WORK TO COMPLETE
All lines from the one containing "Dynamic Self-Attention achieves" to the end of the entries below should be output exactly as they appear. No other lines should be output.

SOURCE RECORDS
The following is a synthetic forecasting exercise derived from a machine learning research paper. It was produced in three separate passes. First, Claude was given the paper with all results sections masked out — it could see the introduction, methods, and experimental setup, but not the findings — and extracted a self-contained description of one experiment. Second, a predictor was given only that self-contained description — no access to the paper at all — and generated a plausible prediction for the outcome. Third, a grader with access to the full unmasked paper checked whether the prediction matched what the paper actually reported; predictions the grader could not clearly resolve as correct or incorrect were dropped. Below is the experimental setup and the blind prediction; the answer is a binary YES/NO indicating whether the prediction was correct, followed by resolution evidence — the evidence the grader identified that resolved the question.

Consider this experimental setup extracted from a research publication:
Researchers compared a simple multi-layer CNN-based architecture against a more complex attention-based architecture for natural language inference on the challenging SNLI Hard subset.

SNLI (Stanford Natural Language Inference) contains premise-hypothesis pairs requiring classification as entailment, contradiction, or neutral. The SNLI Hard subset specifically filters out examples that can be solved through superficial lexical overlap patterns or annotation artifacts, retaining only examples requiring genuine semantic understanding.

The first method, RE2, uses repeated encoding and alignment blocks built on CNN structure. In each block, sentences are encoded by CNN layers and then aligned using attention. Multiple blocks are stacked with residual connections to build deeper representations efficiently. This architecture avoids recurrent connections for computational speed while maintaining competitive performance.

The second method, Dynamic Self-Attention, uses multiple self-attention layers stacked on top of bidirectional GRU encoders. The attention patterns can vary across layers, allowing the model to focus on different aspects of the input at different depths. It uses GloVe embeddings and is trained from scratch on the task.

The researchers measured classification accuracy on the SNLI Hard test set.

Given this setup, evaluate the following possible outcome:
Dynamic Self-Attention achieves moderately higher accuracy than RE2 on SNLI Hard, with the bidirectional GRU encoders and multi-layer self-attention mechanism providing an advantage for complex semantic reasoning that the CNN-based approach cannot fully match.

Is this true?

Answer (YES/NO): NO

EXPECTED ANSWER
Dynamic Self-Attention achieves moderately higher accuracy than RE2 on SNLI Hard, with the bidirectional GRU encoders and multi-layer self-attention mechanism providing an advantage for complex semantic reasoning that the CNN-based approach cannot fully match.

Is this true?

Answer (YES/NO): NO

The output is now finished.